Nobody, and I mean nobody can be positive 24/7. Shit happens, and we divulge our thoughts/feelings/needs online/to friends/family, but just because we mention the thing that others might deem negative doesn’t mean that anyone should be characterised as a negative person. ‘Only positive vibes’ or ‘I’ll only follow positive people’ is harmful and it makes it extremely difficult for disabled people and/or anyone suffering to ask for help. It’s especially problematic regarding disability as it’s basically society deeming that anything outside the norm is not accepted and seen as bad. It goes right back to ‘seen but not heard.’ Everyone knows disabled people exist but they don’t want to know what we go through in case it brings them down. They don’t care that our daily lives are difficult or want to know about our ‘negative’ chronic pain. But I don’t have a negative attitude and I certainly don’t think my outlook on my health is depressing, and neither are any of my disabled friends. We’re simply sharing what we live through, and yes, sometimes it’s absolutely shit but everyone else is very quick to share when they’re poorly to the world, we just happen to do it a lot more frequently.

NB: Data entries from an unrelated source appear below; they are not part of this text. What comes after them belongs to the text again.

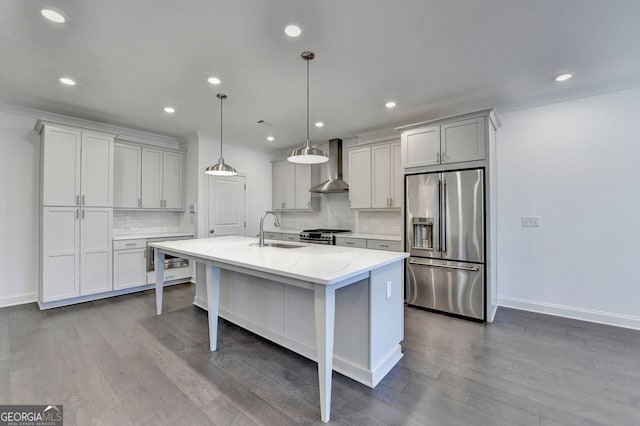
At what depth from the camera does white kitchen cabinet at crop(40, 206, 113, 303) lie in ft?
11.4

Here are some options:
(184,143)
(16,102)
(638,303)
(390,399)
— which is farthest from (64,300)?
(638,303)

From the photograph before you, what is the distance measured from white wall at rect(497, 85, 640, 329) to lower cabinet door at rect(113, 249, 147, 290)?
5.31 m

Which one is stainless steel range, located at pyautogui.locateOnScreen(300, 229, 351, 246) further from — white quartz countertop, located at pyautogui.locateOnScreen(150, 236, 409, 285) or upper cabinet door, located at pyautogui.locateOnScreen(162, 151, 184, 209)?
upper cabinet door, located at pyautogui.locateOnScreen(162, 151, 184, 209)

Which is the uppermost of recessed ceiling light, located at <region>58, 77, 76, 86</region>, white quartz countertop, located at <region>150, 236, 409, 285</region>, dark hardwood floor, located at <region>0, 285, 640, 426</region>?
recessed ceiling light, located at <region>58, 77, 76, 86</region>

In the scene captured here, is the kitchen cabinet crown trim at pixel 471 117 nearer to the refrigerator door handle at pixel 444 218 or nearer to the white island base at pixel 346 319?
the refrigerator door handle at pixel 444 218

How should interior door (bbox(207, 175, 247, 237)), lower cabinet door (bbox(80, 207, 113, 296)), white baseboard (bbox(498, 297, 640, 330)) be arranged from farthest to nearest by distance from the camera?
interior door (bbox(207, 175, 247, 237))
lower cabinet door (bbox(80, 207, 113, 296))
white baseboard (bbox(498, 297, 640, 330))

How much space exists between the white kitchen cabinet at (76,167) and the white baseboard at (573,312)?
582 centimetres

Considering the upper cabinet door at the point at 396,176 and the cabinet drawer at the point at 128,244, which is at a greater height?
the upper cabinet door at the point at 396,176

I won’t change how much I talk about my health, and neither should you. Discuss it as much as your little heart is content and don’t apologise. If someone thinks you’re negative, that’s their issue, not yours.

Go fourth and slay the negativity police.


  1. Reply

    Thank you for this entry. I often feel too intimidated to even mention my illness and disability even in passing because apparently even bringing it up once is "going on about it". My disability affects every single facet of my life so of course I want to mention it sometimes. I think it just says a lot about the public's general low opinion of disability, that they can only see it as something negative and they want it to remain as invisible as possible so they don't have to think about it. Plus I hate all of the "positive vibes only" attitude of the internet, it's so unhealthy.

  2. Reply

    I love that you talk about your illness so much, especially on twitter! I love following you because you're so passionate about the things you post x

  3. Reply

    Bra-fuvking-vo!! Bravo! People are so used to their normal that they forget everybody has a different version. Some may only be slightly different but some like yourself, and myself are very different. I catch myself before I write anything about my health and that sucks! My sister very off-offhandedly made a comment (whilst drunk) about me "going on about it", and i've worried that people think I'm being a negative Nancy, or just constantly whiny. But you are right this is my life now and it affects everything so I'm bound to mention it loads! So yeah I'm going back to Bravo! Thanks for saying it! xx

  4. Reply

    THANK YOU. I feel like I could have written this myself. It seems like those who are chronically ill have to walk such a fine line in terms of what we share, how much we share etc. I have REALLY struggled to figure out what works for ME while accepting that some friends and family don't agree with how much I share or think that I just want attention or god forbid I talk about being sick way too much. It feels like a catch 22 no matter what. Keep sharing whatever you need or want to…it helps so many of us in the same boat.

  5. Reply

    I love this post and I agree wholeheartedly…I wish I could print this out and hand it to certain people, forcing them to read it!
    I have no filter.I genuinely don't understand how to apply one – if someone asks how I am, I assume they actually want to know and I tell them. The number of times I get taken to the side and told that my day-to-day commentary is either "inappropriate" or "too depressing/intimidating" or so different that it makes people uncomfortable…let's just say if I had a penny every time, I'd be rather well off.
    My best friend in the world sat down next to me 16 years ago and introduced himself with "do you really always say what you think? Because I think it's great."
    He bought me a drink after I'd mauled him in a game of pool and told him how I thought he might change his game to beat me. He's pretty much won at least 80% of the games ever since, but I don't mind because the friend I got in the exchange is worth it 1,000,000 times over.